A likelihood ratio test for class enumeration in latent class analysis, proposed by Lo, Mendell, & Rubin (2001) based on work by Vuong (1989). See Details for important clarification.
lr_lmr(x, ...)An object for which a method exists.
Additional arguments.
A data.frame containing the Z-value for the likelihood ratio test,
its p-value, df (which indicates the difference in number of parameters, not
true degrees of freedom, which may be zero), w2 (omega squared) statistic for
the test of distinguishability, an its p-value.
The likelihood ratio test for non-nested models, based on
work by Vuong (1989), is often used for class enumeration in latent class
analysis (see Lo, Mendell, & Rubin, 2001). Following work by Merkle,
You, & Preacher (2016), the models to be compared must first be tested for
distinguishability in the population, using the w2 test. The null
hypothesis is that the models are indistinguishable. If this null hypothesis
is not rejected, there is no point in statistical model comparison, either
using the LMR LRT or other statistics. If the null hypothesis is rejected,
the LMR LRT can be evaluated using a Z-test. This function wraps
\link[nonnest2]{vuongtest} to perform that test.
Lo Y, Mendell NR, Rubin DB. Testing the number of components in a normal mixture. Biometrika. 2001;88(3):767–778. doi:10.1093/biomet/88.3.767
Vuong, Q. H. (1989). Likelihood ratio tests for model selection and non-nested hypotheses. Econometrica, 57, 307-333. doi:10.2307/1912557
Merkle, E. C., You, D., & Preacher, K. (2016). Testing non-nested structural equation models. Psychological Methods, 21, 151-163. doi:10.1037/met0000038
df <- iris[c(1:5, 100:105), 1:3]
names(df) <- letters[1:3]
res <- mx_profiles(df, classes = 1:2)
#> Running mix1 with 6 parameters
#> Running mix2 with 10 parameters
#> Running mix2 with 10 parameters
lr_lmr(res)
#> Lo-Mendell-Rubin adjusted Likelihood Ratio Test:
#>
#> null alt lr df p w2 p_w2
#> mix1 mix2 3.77 4 8.31e-05 2.44 0.258

→ ASSIGNMENT
Please condense the paragraph of the documentation that begins "The likelihood ratio test for non-nested models" into a bulleted list that keeps its main facts. Rely only on the documentation for your answer.

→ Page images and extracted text
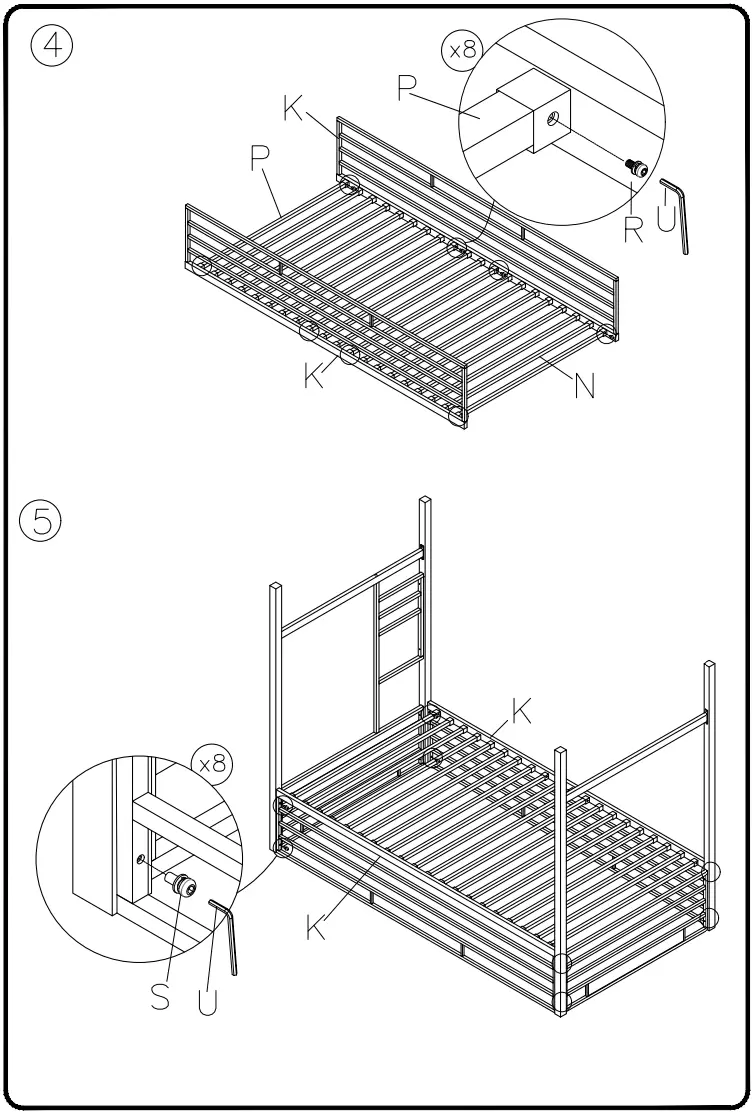 4

x8

P

K

P

R U

K

N

5

K

x8

K

S U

→ SOLUTION BELOW
- The likelihood ratio test for non-nested models, based on Vuong (1989), is often used for class enumeration in latent class analysis (Lo, Mendell, & Rubin, 2001).
- Following Merkle, You, & Preacher (2016), the models must first be tested for distinguishability in the population with the w2 test.
- That test's null hypothesis is that the models are indistinguishable.
- If the null is not rejected, statistical model comparison, whether by the LMR LRT or other statistics, is pointless.
- If the null is rejected, the LMR LRT can be evaluated with a Z-test.
- The function wraps vuongtest from the nonnest2 package to perform that test.